EXTRACT TO READ -

╭──

To this day, JFS still suffers from some compatibility issues with standard Linux VFS features, although its fairly static design and traditional layout does make it more compatible than most ReiserFS developments. In any case, it has been a non-consideration for myself, even if others have deployed it to great success.
- My Experience with Ext3 and XFS
I adopted Ext3 in early 2000 for kernel 2.2 when it was still only the "[full data] journaling" mode. It was little more than simple "double-buffer" commit. It was easily converted to Ext2, as well as back, and it did the job to drastically reduce fsck times. Probably the biggest sell for Ext3 was the ability to drop into a full fsck when necessary -- something that saved me dearly when a physical disk error occured (and my RAID card firmware and driver were not compatible -- long story). To use a trusted fsck of 10 years on a filesystem whose structure had not changed in the same period of time was convincing enough.

╰──

TASKS TO CARRY OUT -
1. Answer these questions about the filesystem excerpt:
(a) What does it say makes JFS more compatible than most ReiserFS developments?
(b) Which kernel was Ext3 adopted for in early 2000?
(c) What does it call probably the biggest sell for Ext3?
2. According to the filesystem excerpt, why did relying on Ext3's full fsck seem convincing to the writer?

SUPPLIED RECORDS -
╭──

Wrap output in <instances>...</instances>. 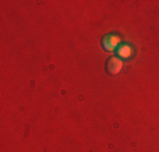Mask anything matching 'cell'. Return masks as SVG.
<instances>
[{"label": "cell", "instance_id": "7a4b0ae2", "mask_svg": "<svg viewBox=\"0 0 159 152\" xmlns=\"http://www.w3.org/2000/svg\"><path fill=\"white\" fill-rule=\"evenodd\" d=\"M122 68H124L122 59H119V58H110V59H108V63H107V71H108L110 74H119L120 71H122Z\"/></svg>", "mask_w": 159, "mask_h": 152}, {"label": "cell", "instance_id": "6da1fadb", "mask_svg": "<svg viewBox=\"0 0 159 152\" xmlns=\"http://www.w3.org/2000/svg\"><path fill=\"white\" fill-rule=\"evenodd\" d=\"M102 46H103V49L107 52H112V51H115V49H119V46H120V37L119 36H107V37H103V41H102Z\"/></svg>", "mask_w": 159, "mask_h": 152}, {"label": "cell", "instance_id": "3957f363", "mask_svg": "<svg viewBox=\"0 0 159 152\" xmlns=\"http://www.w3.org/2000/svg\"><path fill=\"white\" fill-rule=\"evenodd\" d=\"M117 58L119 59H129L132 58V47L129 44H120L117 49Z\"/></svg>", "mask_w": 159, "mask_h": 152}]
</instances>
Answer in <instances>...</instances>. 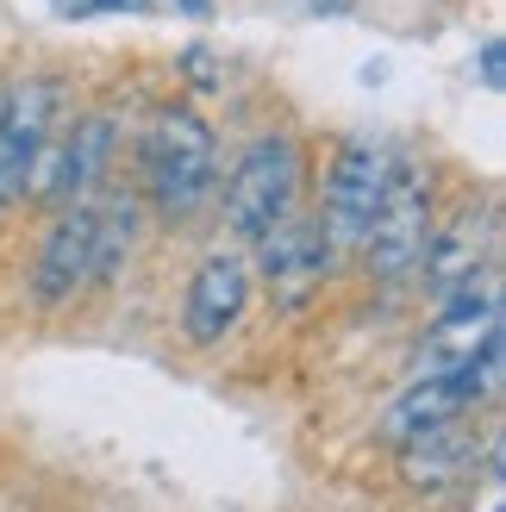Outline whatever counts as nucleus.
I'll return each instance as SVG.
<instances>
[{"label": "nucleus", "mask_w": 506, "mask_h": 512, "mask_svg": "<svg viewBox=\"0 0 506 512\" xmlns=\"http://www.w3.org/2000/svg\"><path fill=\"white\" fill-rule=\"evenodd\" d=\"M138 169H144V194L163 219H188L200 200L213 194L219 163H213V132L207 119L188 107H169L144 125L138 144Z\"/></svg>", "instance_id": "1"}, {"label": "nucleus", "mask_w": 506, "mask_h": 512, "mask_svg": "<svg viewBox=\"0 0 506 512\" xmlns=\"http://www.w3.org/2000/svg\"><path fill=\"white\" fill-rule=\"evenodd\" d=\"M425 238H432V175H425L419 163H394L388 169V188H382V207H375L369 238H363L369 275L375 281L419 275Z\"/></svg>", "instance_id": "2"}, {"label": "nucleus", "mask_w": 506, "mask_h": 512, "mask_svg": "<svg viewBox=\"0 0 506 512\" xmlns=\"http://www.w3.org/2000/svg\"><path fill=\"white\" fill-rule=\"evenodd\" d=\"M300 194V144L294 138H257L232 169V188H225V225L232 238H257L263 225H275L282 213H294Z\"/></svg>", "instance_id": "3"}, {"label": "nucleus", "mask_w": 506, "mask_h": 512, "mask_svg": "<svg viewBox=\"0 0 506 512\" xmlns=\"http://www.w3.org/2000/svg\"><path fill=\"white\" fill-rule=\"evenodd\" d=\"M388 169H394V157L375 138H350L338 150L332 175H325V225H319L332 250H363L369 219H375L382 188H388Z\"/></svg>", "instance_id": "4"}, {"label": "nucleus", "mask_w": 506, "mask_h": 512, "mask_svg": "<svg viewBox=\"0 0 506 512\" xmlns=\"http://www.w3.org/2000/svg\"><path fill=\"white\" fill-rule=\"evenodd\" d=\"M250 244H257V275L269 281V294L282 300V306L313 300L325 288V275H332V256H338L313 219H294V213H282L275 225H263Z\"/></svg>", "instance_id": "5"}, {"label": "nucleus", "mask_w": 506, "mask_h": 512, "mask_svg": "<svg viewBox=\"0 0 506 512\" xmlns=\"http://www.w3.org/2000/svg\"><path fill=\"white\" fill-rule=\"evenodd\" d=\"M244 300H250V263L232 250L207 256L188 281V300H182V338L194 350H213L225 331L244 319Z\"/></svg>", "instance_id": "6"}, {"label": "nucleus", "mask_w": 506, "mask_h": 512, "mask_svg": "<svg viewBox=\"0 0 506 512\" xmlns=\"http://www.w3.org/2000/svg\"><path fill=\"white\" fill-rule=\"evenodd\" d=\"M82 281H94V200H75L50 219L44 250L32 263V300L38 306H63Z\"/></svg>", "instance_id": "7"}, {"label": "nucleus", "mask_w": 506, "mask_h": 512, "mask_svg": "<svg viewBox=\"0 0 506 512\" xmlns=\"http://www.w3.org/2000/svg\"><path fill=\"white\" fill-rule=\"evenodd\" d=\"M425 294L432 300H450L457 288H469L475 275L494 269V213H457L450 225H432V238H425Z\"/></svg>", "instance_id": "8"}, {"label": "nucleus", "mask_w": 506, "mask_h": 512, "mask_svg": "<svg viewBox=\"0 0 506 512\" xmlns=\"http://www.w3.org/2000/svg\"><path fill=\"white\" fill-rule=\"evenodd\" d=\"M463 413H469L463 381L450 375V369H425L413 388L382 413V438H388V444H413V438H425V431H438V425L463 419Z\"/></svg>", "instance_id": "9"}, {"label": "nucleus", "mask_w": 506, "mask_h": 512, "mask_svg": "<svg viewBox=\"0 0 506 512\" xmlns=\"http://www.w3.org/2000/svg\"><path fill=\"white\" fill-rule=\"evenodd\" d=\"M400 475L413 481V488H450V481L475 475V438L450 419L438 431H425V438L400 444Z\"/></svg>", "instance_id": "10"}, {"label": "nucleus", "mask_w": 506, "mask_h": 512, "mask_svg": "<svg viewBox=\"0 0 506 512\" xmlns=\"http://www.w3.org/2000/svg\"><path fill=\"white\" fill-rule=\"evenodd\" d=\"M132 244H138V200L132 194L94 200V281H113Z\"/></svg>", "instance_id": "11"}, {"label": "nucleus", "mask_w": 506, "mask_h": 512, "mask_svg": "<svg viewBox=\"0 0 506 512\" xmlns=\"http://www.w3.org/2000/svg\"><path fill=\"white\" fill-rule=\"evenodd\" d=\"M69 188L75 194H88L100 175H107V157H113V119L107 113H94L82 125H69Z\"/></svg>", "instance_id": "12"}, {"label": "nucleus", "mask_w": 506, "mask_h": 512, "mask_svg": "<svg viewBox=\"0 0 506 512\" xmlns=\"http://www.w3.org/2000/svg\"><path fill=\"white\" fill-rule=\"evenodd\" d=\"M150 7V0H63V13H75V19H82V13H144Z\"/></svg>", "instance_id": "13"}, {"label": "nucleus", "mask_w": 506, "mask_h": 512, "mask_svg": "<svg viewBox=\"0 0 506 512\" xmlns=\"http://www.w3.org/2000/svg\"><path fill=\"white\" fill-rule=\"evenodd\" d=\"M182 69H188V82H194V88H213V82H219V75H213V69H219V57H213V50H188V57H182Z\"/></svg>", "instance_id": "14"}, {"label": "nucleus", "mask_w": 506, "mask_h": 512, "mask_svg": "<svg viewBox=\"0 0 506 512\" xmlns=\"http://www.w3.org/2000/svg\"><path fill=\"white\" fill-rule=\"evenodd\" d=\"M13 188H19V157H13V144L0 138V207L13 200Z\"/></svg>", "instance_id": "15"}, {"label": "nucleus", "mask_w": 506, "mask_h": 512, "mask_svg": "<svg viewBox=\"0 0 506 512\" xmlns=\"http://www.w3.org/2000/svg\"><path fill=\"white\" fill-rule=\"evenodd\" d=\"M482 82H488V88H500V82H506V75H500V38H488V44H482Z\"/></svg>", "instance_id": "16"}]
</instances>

╰──
╭──

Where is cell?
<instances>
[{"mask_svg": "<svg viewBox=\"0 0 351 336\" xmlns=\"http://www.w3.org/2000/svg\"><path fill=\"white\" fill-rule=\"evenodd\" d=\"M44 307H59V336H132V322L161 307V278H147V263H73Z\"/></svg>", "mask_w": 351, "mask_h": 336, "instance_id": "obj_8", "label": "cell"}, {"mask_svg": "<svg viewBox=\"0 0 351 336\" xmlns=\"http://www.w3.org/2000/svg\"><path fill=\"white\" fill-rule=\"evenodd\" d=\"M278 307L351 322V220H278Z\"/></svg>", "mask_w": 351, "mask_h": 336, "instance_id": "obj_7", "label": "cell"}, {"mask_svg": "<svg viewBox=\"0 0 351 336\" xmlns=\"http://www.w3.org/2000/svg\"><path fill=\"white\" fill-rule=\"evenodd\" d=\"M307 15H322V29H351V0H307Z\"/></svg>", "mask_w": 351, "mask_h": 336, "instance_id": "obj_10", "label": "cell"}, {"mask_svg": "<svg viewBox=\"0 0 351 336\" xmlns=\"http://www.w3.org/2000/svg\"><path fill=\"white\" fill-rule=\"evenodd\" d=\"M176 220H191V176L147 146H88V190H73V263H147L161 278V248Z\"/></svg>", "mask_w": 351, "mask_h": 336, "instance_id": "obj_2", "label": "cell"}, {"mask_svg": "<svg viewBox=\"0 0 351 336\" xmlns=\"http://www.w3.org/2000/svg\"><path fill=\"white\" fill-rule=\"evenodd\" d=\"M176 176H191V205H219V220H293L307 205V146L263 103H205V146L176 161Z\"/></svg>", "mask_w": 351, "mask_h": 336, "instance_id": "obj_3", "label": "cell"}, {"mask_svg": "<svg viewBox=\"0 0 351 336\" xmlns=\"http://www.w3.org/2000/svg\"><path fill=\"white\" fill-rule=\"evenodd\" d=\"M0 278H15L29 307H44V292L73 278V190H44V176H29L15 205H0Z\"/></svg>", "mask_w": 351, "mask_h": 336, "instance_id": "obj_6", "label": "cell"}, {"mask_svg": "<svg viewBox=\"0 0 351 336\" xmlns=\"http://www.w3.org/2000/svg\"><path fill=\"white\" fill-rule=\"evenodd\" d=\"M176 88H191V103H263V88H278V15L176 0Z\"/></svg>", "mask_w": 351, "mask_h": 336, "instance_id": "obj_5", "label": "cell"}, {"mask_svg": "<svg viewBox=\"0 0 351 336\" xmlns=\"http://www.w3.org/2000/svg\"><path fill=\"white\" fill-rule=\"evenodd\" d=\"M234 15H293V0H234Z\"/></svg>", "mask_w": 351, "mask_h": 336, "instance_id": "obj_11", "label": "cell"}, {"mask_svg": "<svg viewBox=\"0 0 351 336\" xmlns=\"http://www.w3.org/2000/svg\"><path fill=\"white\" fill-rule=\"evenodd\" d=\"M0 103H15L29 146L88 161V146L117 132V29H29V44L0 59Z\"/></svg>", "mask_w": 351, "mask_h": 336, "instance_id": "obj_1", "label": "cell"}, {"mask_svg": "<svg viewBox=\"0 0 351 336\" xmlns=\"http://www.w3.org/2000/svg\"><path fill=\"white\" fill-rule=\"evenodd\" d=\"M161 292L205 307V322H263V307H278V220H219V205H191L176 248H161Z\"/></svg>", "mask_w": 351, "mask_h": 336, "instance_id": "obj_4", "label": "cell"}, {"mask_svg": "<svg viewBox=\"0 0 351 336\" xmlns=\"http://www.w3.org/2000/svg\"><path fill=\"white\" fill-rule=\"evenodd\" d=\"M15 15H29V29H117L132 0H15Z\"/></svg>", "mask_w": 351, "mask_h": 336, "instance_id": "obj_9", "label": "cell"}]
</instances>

╰──

ANSWERS PER TASK -
1.
(a) Its fairly static design and traditional layout.
(b) Kernel 2.2.
(c) The ability to drop into a full fsck when necessary.

2. It meant using an fsck that had been trusted for 10 years on a filesystem whose structure had not changed over that same period.